Mr. Snow is scheduled to travel to China in mid-October, and Treasury is likely to delay release of the report until after his return, Mr. Adams said.

The renewal of the confrontation comes at a time of tension in a spectrum of U.S.-China issues, from textile trade to copyright piracy to Chinese bids for American companies. In a meeting in New York this week, Chinese President Hu Jintao told President Bush that he would address U.S. concerns about its $162 billion trade deficit with China and about Chinese intellectual-property violations, according to Mike Green, the White House China expert.

Mr. Bush, who plans to visit China in November, also raised with Mr. Hu concerns about the yuan. "It's in China's long-term economic interests and the world's economic interest for China to make further moves toward a flexible and market-oriented exchange rate," Mr. Green told reporters after the two leaders met.

While monetary authorities rarely announce currency moves in advance, the Chinese appear to be signaling that they don't plan another revaluation soon. Yu Yongding, a member of the monetary policy-making committee of the People's Bank of China, told Dow Jones Newswires recently that the Chinese authorities "need another, say, four or five months" to evaluate the new currency regime before making any big moves.

"I don't know if there will be further revaluation in the short term," said Mr. Yu. "The authorities need time to observe the effect of the small revaluation on economic growth that itself is in the process of changing even without the revaluation."

Many U.S. manufacturers, represented by groups like the National Association of Manufacturers, are pressing their representatives in Washington to take stronger action against China. "We are very disappointed in the way the Chinese have actually put their new regime to use," said Frank Vargo, NAM's vice president for international economic affairs. "It looks a lot like the old regime, except 2% up, which is trivial."

At least two anti-China bills are looming in Congress. One, sponsored by Sens. Charles Schumer (D., N.Y.) and Lindsey Graham (R., S.C.) would impose a 27.5% tariff on all Chinese goods entering the U.S. to counterbalance the allegedly unfair advantage the yuan's weakness gives Chinese companies over their U.S. competitors.

The administration opposes that bill as far too sweeping a punishment, and after talks with Mr. Snow and Federal Reserve Chairman Alan Greenspan this summer, the sponsors agreed to hold that bill back in anticipation of what turned out to be China's July 21 announcement of its new approach to the yuan. The bill is likely to resurface, however, particularly if Sens. Schumer and Graham feel the administration isn't being tough enough on China, by, for example, failing to brand China a currency manipulator in the October report.

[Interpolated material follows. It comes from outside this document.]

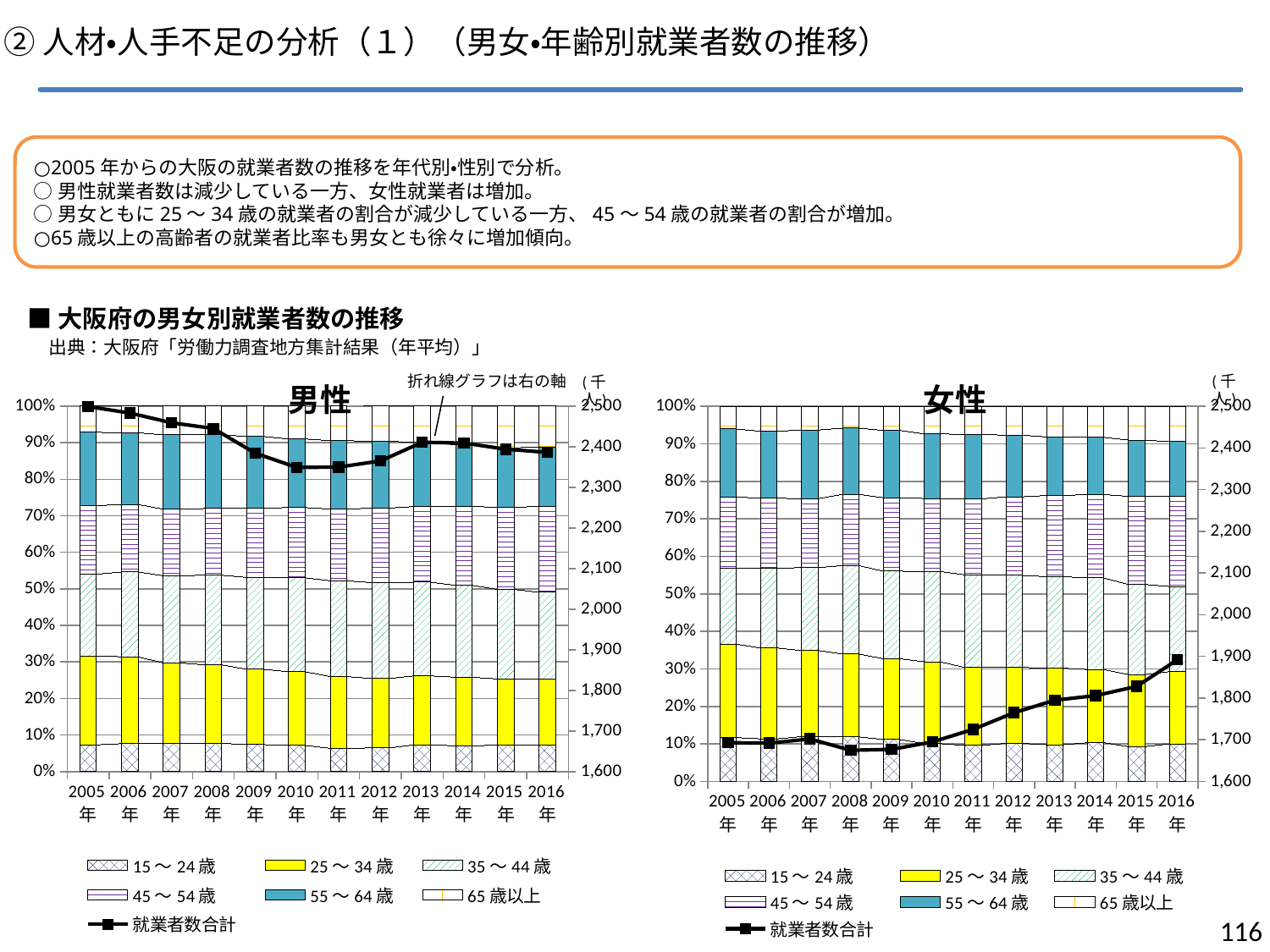
In the 女性 chart, is the 就業者数合計 value for 2008 greater or less than 1,700? less In the 女性 chart, which year has the highest 就業者数合計 value? 2016年 In the 男性 chart, which is larger, the 就業者数合計 value for 2005 or for 2016? 2005 In the 女性 chart, is the 就業者数合計 value for 2016 greater or less than 1,800? greater In the 男性 chart, is the 就業者数合計 value for 2010 greater or less than 2,400? less What is the title of the chart on the right side of the slide? 女性 In the 男性 chart, does the 就業者数合計 line rise or fall from 2005 to 2016? fall What kind of chart is the 男性 chart? stacked bar chart with a line In the 女性 chart, does the 就業者数合計 line rise or fall from 2005 to 2016? rise In the 男性 chart, which year has the highest 就業者数合計 value? 2005年 How many years are shown on the x axis of the 女性 chart? 12 How many series does the legend of the 男性 chart list? 7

A separate bill, already passed by the House and awaiting action in the Senate, would allow the Commerce Department to impose import duties against Chinese goods to counter the effects of government subsidies to Chinese firms.

"Protectionist pressures are really there," said the Treasury official. "Aside from something Katrina-related, there would be no more popular bill on the Hill right now than something protectionist aimed at China."

The Chinese authorities "have to recognize that," the official said.